Possibility your SFP+ module is overheating?




RunningMan
  #3128593 16-Sep-2023 15:15
Quic's default is an untagged connection - wasn't sure if your VLAN 10 was because you'd requested a tagged connection or if it was an internal VLAN.

 

If you bump the PPPoE MTU up to 1500 and make sure the VLAN 10 & SFP ones are high enough then you'll get the full 1500 byte packets through.

RunningMan
  #3128594 16-Sep-2023 15:17
michaelmurfy: VLAN should be set to 1508, your PPPoE interface should be 1500.

 

SFP MTU needs to go up to 1512 or higher too as that's the unerlying interface to the VLAN.

RunningMan
  #3128596 16-Sep-2023 15:34
Looking at those spikes more closely, they're happening from about 5 seconds into your video, just not to 3 Gb/s. The first is about 1.6 Gb/s when the VLAN & PPP interfaces are running at 1.1 Gb/s. It's then spiking pretty much exactly every 10 seconds from there, with the spike increasing higher as the baseline throughput increases. I'd update ROS & correct the MTU issue then retest.

 

EDIT: The spike is probably going to the line rate of the slowest interface - i.e. ether1 2.5 Gb/s but being reported as a bit higher due to how it's measured and reported.



kennedybaird

  #3128598 16-Sep-2023 15:48
@michaelmurfy - it's a brand new SFP+ module, it's 10G, and it's a mikrotik branded one.

How would i tell if it's overheating?
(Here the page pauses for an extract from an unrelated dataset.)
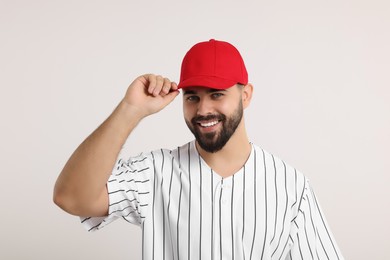 Photo of Man in stylish red baseball cap on white background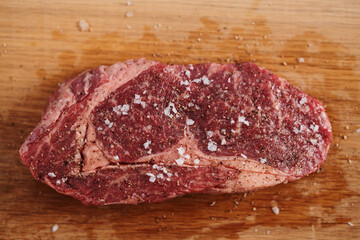 Raw ribeye steak spiced and ready to cook on oak board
Would there be logs somewhere?

kennedybaird

  #3128599 16-Sep-2023 15:51
@RunningMan, i'm not quite following, can you clarify which fields I should update?



SFP+ MTU I can* set to 1512

PPoE MTU I can't seem to update.

And you think that this could be the cause for it completely stopping and dropping the connection?

Really appreciate your guys help

RunningMan
  #3128647 16-Sep-2023 16:12
On the PPP set max MTU & MRU to 1500

 

On VLAN 10 set MTU to 1508

 

On SFP+ set MTU to 1512.

 

PPP should then negotiate a 1500 MTU - you'll see this from the interface list instead of 1492

kennedybaird

  #3128657 16-Sep-2023 17:03
Ok, @RunningMan, thanks heaps.

Updated MTUs and updated ROS as well, and then tried doing the multiple Aspera downloads to saturate the line.

The values sat at 2-2.1gbps max which makes a lot more sense - however, I still end up with the same issue, down to 0bps, no packets. Anecdotally, it seems like it is lasting longer before the drop happens?

Resetting the router doesn't immediately resolve the situation - it simply seems to be a timeout situation.

The really strange thing is the timeout. I can sit here, do nothing, and after 60-240seconds, then i see data running through pppoe/vlan/sfp+ interfaces. Sometimes that will happen immediately if I apply "dial on demand" on the pppoe interface.

RunningMan
  #3128658 16-Sep-2023 17:07
What happens to other traffic when you get the pause? Web browsing work? Other downloads OK?